Ma dobbiamo sapere che non si tratta di logiche operanti solo sul piano economico; e anche da questo punto di vista non sono affatto certa che questa lunga pandemia favorisca quel bisogno di socialità e di comunità che è indispensabile per mettere in moto processi come quelli a cui accennavo sopra, ridotti come siamo a chiuderci in nuclei familiari sempre più ristretti, a scansare per strada qualunque “ingombro umano” ci si pari davanti, a guardare con sospetto chiunque si muova festoso verso un suo consimile, a sentirsi tranquilli solo davanti ai volti e alle voci virtuali che fuoriescono da un cellulare, da un tablet, da un computer… Posso dire, come donna, che anche gli inni levati allo smart work inteso come lavoro a casa, in modo da “armonizzare” lavoro di cura e lavoro pagato mi suscita non pochi timori? D’altronde, non vanno certo in direzione di un cambiamento di rotta gli inviti sempre più pressanti e diffusi a concentrarsi su una ripartenza senza macchia e senza paura. È bastato un allentamento della presa del virus per scatenare un desiderio di “libera tutti” che è tanto più difficile contenere in quanto corrisponde a un bisogno profondo e radicato – non solo economico – di riprendere i ritmi usati, di muoversi lungo sentieri noti, di assecondare una quotidianità individuale e collettiva che nella memoria tende ad assumere colori ben più rosei di quanto ci saremmo immaginati.
E dunque? Dunque, penso non si debba aver paura di dire che per spostare anche di poco le logiche perverse che ci governano ci sarà bisogno di tutto l’impegno – di mente e di cuore, giorno dopo giorno – non solo di chi le combatte da tempo, ma di energie nuove: quelle maturate attraverso mille rivoli di iniziative di solidarietà al tempo del coronavirus, che vanno intercettate, organizzate, valorizzate.

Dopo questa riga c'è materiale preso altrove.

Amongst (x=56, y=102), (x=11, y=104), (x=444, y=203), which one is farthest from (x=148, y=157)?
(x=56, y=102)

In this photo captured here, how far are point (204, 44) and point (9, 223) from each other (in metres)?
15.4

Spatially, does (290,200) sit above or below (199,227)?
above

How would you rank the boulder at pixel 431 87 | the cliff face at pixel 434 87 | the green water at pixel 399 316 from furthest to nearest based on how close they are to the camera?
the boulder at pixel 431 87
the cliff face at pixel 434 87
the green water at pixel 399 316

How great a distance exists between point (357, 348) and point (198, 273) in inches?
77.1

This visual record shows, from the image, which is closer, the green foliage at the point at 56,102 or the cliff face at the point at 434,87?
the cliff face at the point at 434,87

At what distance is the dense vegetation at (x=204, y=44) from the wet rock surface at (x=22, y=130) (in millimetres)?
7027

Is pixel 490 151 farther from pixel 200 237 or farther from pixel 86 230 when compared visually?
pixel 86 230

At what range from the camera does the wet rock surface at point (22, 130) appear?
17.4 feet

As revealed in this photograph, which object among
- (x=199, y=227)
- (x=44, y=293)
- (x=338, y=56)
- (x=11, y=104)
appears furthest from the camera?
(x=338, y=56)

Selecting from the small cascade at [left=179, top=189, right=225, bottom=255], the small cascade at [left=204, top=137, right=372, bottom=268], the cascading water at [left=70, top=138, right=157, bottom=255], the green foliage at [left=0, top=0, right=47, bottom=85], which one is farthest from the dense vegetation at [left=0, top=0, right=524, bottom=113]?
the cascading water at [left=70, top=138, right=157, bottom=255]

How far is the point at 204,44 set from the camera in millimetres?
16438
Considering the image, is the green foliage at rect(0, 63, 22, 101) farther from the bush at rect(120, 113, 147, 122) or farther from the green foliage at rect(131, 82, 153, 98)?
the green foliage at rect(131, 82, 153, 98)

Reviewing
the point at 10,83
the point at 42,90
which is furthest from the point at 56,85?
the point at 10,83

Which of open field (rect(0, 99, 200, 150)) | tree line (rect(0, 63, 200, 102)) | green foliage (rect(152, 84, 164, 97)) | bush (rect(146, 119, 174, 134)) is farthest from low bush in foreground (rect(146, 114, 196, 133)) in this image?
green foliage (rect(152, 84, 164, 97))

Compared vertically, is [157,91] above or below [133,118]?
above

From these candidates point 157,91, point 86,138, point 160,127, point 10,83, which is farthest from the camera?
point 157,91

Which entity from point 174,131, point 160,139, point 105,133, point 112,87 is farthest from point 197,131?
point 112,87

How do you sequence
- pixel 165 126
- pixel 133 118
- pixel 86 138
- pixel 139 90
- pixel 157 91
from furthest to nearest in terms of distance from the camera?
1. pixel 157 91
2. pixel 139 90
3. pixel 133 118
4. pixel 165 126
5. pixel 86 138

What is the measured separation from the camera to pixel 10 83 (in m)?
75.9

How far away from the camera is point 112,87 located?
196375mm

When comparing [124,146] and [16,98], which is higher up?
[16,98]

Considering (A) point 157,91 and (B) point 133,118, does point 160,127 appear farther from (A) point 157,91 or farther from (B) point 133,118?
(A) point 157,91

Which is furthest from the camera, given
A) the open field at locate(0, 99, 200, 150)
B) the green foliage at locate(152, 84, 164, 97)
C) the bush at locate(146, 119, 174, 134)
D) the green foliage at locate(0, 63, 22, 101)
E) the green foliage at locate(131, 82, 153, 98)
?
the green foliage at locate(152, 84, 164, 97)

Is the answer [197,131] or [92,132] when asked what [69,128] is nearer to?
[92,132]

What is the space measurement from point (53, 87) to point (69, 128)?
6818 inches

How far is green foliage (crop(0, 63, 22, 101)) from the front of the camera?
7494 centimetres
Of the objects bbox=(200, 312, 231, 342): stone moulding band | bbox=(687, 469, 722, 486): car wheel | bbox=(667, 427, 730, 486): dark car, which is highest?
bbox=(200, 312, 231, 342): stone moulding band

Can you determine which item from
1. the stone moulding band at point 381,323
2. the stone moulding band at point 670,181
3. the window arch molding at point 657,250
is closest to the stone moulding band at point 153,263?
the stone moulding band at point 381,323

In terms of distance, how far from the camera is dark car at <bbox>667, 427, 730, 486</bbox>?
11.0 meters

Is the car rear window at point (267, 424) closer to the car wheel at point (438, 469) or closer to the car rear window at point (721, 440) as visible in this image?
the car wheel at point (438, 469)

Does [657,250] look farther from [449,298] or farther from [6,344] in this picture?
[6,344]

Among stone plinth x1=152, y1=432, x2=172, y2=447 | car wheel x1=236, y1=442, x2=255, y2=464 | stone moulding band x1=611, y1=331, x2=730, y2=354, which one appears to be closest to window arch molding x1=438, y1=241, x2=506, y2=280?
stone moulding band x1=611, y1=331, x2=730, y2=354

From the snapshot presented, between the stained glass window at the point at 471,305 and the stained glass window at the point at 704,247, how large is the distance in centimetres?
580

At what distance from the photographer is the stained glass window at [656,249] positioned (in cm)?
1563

(*Simonetta Soldani: Ha insegnato Storia del Risorgimento e Storia contemporanea nelle università di Siena e di Firenze. Fa parte della direzione della rivista “Passato e presente” fino dal suo inizio nel 1982. È tra le fondatrici della Sissco e della Sis. Si occupa soprattutto di storia della costruzione dello Stato nazionale italiano, di storia della scuola e di storia delle donne.)